About this task =
Please reproduce the entries that follow without a single difference.

******************************

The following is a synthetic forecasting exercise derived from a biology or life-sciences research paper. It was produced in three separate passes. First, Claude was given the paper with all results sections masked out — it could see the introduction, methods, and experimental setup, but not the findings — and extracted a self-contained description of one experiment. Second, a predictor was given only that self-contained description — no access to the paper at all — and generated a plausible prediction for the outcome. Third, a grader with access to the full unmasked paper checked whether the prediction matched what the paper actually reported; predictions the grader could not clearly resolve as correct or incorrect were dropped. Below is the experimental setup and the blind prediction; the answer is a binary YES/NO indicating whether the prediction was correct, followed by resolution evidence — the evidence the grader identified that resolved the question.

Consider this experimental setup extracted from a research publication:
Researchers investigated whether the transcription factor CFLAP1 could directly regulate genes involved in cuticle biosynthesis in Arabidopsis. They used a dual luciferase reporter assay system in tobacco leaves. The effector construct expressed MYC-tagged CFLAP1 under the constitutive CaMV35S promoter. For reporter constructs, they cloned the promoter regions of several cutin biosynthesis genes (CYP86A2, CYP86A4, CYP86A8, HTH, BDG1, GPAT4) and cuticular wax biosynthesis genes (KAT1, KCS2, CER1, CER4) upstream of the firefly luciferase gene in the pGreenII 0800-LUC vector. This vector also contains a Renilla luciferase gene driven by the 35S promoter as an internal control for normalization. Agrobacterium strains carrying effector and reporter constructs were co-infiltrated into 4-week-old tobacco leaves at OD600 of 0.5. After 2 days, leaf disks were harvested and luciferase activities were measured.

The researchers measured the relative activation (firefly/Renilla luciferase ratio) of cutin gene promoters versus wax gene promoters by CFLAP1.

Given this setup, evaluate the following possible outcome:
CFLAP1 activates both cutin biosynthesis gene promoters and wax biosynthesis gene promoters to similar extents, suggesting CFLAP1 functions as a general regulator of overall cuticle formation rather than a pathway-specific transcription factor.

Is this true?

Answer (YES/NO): NO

******************************

Answer to the exercise =
The following is a synthetic forecasting exercise derived from a biology or life-sciences research paper. It was produced in three separate passes. First, Claude was given the paper with all results sections masked out — it could see the introduction, methods, and experimental setup, but not the findings — and extracted a self-contained description of one experiment. Second, a predictor was given only that self-contained description — no access to the paper at all — and generated a plausible prediction for the outcome. Third, a grader with access to the full unmasked paper checked whether the prediction matched what the paper actually reported; predictions the grader could not clearly resolve as correct or incorrect were dropped. Below is the experimental setup and the blind prediction; the answer is a binary YES/NO indicating whether the prediction was correct, followed by resolution evidence — the evidence the grader identified that resolved the question.

Consider this experimental setup extracted from a research publication:
Researchers investigated whether the transcription factor CFLAP1 could directly regulate genes involved in cuticle biosynthesis in Arabidopsis. They used a dual luciferase reporter assay system in tobacco leaves. The effector construct expressed MYC-tagged CFLAP1 under the constitutive CaMV35S promoter. For reporter constructs, they cloned the promoter regions of several cutin biosynthesis genes (CYP86A2, CYP86A4, CYP86A8, HTH, BDG1, GPAT4) and cuticular wax biosynthesis genes (KAT1, KCS2, CER1, CER4) upstream of the firefly luciferase gene in the pGreenII 0800-LUC vector. This vector also contains a Renilla luciferase gene driven by the 35S promoter as an internal control for normalization. Agrobacterium strains carrying effector and reporter constructs were co-infiltrated into 4-week-old tobacco leaves at OD600 of 0.5. After 2 days, leaf disks were harvested and luciferase activities were measured.

The researchers measured the relative activation (firefly/Renilla luciferase ratio) of cutin gene promoters versus wax gene promoters by CFLAP1.

Given this setup, evaluate the following possible outcome:
CFLAP1 activates both cutin biosynthesis gene promoters and wax biosynthesis gene promoters to similar extents, suggesting CFLAP1 functions as a general regulator of overall cuticle formation rather than a pathway-specific transcription factor.

Is this true?

Answer (YES/NO): NO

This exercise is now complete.